We'd been breaking up for more than 7 months already.
That was the worst breakup in my breakup-history. He ignored me for weeks before we broke up. I thought he was busy so I asked for the break up. After that, I found out he had sex with a girl before we even broke up. He didn't want to be a 'bad person,' so he wanted me to ask for the break up and think that that was my fault. I recall the moment I rang him to ask for the reason. That girl was beside him. My heart was broken into tiny, minuet pieces that time.
He was the one that hurt me the most. Perhaps he was the only ex that I trusted so much.
Sometimes I ask myself, should I say hi or just walk away if I bump into him again one day? Should I pretend to say hello and hide the hurt-feeling or just don't give a damn?
Comments (119)
well in most cases, i would always tell people to talk to their ex's
but in this case, you have every right to ignore him. he was a freaking jerk to have sex with someone behind your back, WHILE YOU WERE STILL TOGETHER.
its disgusting that he would do that to you.
i cant imgaine how it feels to be in your situation but, im sure it hurts.
you dont have to say hi to him.
Just say hi. That's always been my policy.
No need for niceties beyond that.
find a better bf.... and say hi to him. :)
get prettier and say hi to him:)
i had the worst break up in my life with my ex also..
except that he didnt cheat on me or anything like that...
he doesn't deserve any respect of acknowledgment besides a cold look and cold shoulder.
don't say hi, just walk on by
that's what I've vowed to do if I ever see my ex again .... that asshole
I'd walk away from mine.
that's so ridiculous lmfao. what swagger he must think he has! to pull off that kind of bullshit, wow. what kind of cold motherfucker would do something like that? shits fucked up.
Ignore him. Walk away. Its the best thing, in my opinion.
Say hi.
i think each ex is a different case.
i would say hi to my ex.
i don't think you should; doesn't deserve it.
I would be the better person & say hi & keep walking. Anything beyond that is optional.
@XoAsianBabioX@xanga - @x_v_yumi_v_x@xanga - Both of these. Work on yourself (i.e. be the best person, inside and out, you can be) and don't be anything but cold to him. Move on. If he sees you, it can't hurt to be the best you've ever been and possibly make him regret his asshole ways.
http://www.youtube.com/watch?v=VfEwye9wn44
Good listen....your blog made me think of this.
I would stop and say hi... probably have a good little chat too. The breakup with my ex wasn't mutual but he understood how I felt and respected that. It was sad but I'd say we're still friends. I mean, we know each other so well, how could we not be friends? Anyway that was way back in high school- sophomore year. I haven't spoken to him in a few months now actually. So we'd definitely catch up.
my ex and i usually just don't acknowledge each other, but there's no animosity.
ignore him.
make eye contact, and then go flirt with the next hottie you see [or the next 7]
walk away
Saying hello would be the polite thing to do.
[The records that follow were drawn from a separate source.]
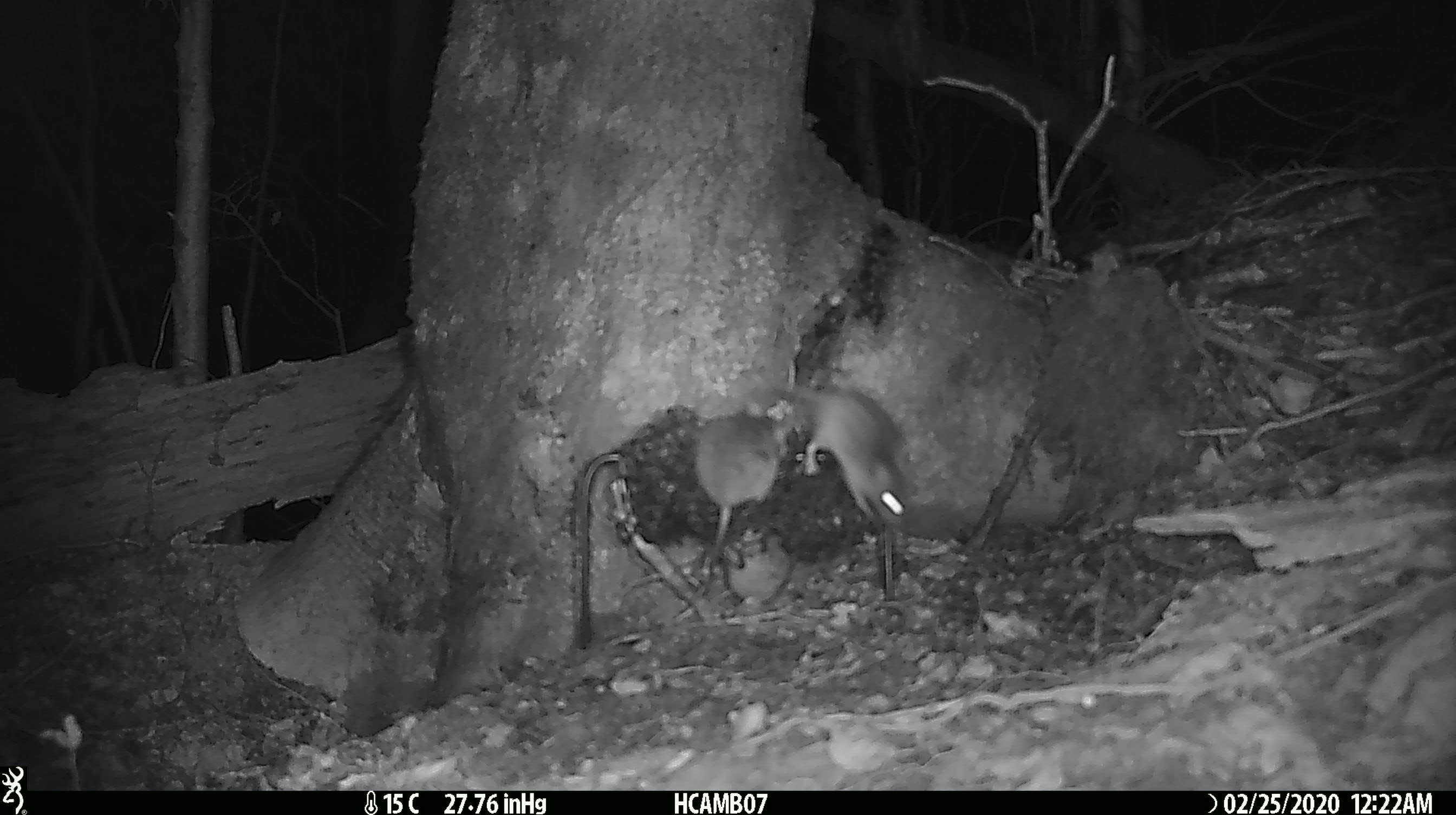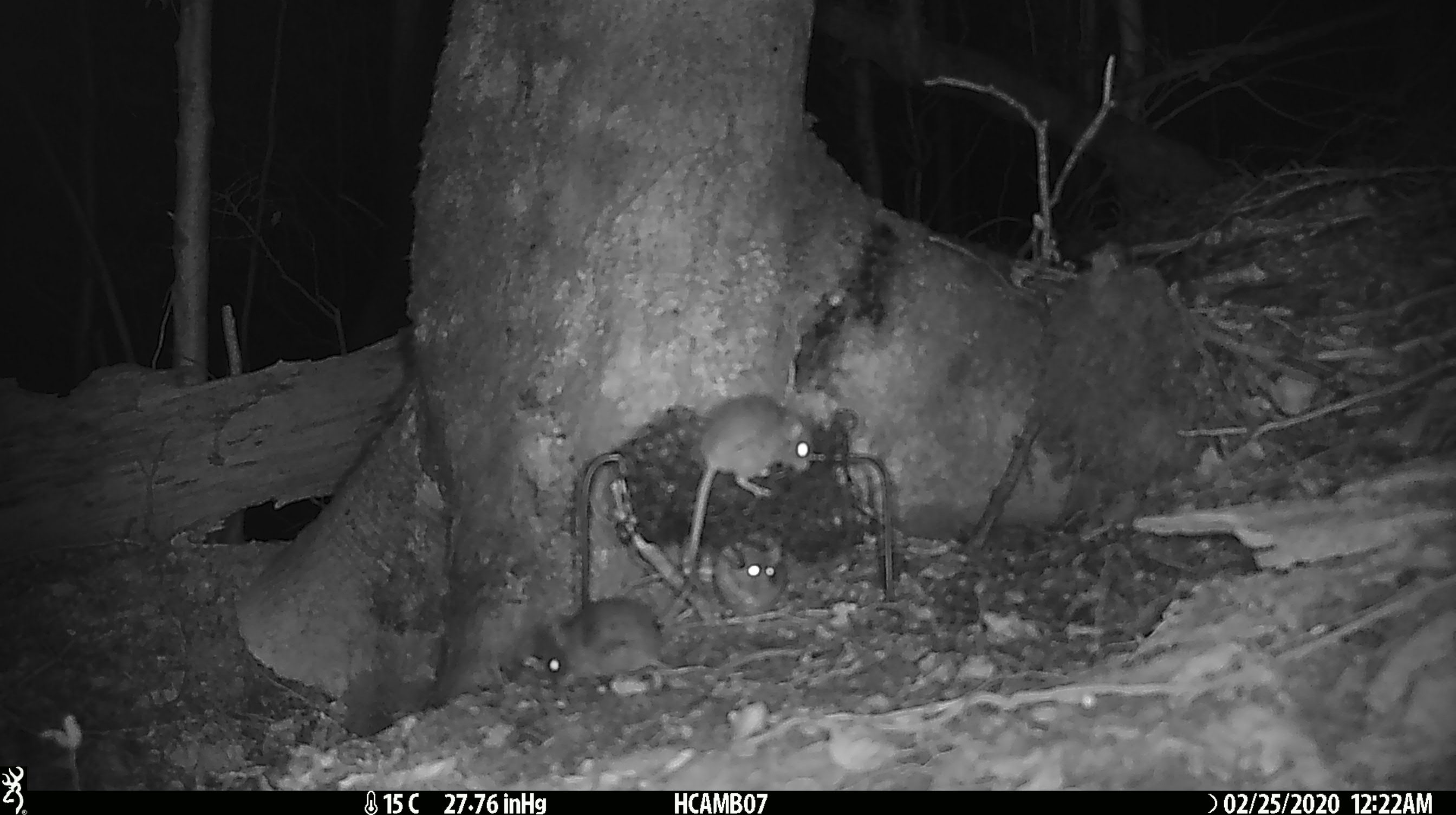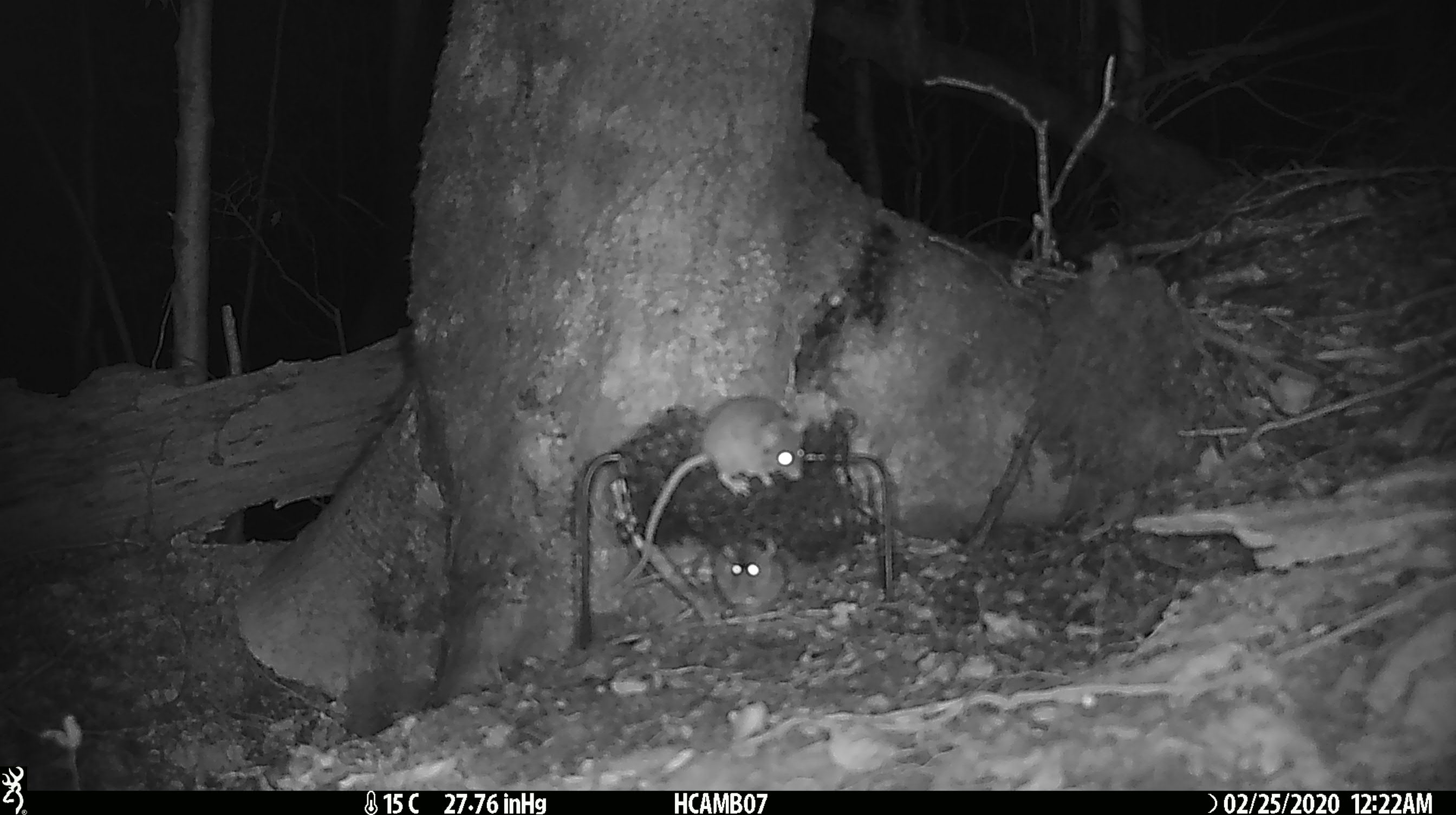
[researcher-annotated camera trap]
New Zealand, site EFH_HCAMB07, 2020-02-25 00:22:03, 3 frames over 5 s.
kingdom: Animalia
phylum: Chordata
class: Mammalia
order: Rodentia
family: Muridae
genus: Mus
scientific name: Mus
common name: mouse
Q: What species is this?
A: Mouse (Mus).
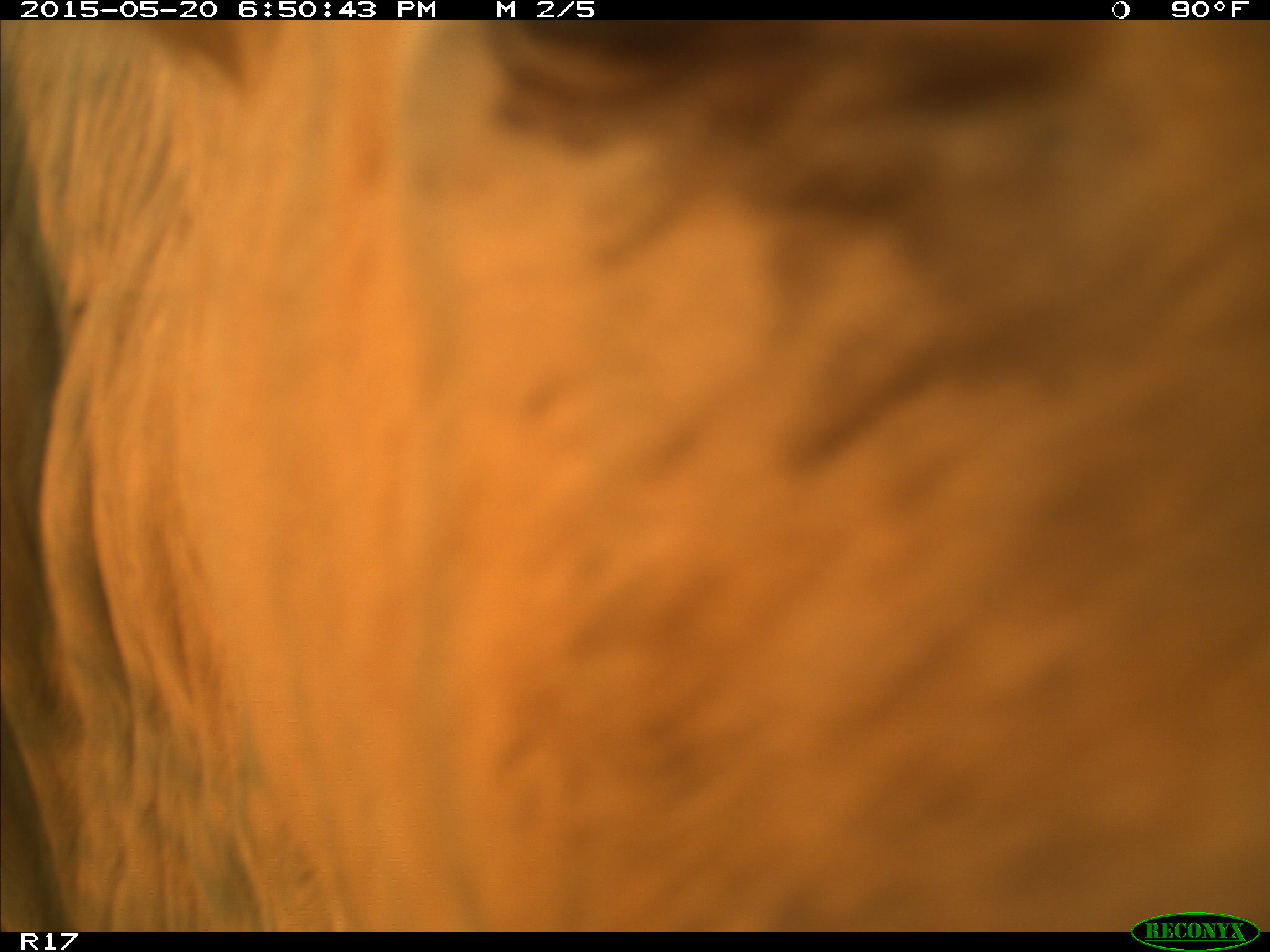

Sure, he's a douche, but that shouldn't stop you from being cordial, you know?
(:
there's no point in small talk
give him a hi w. your eyes, and a "too bad u missed out" walk away from him...yupe
@x_v_yumi_v_x@xanga - haha that's a good one, i like that
The best thing to do, walk away. Ex g/f or b/f are ex. Don't drag past to present. it will one crush you more.
I think you'll have to see how you feel at the time.
Personally? I say hi and pretend I'm happier than I've ever been. No one wants to see their ex happy. No matter who well the relationship ends... and especially if it ends awfully like yours, no one wants to see their ex happy. They may want their ex to BE happy, but seeing it is always too much. It's like you meant nothing to them, that you're time together was just a blink in time that didn't effect you.
Be happy. Show him you are happy. It'll hurt him more than ignoring him or putting on a sad hurt face ever could.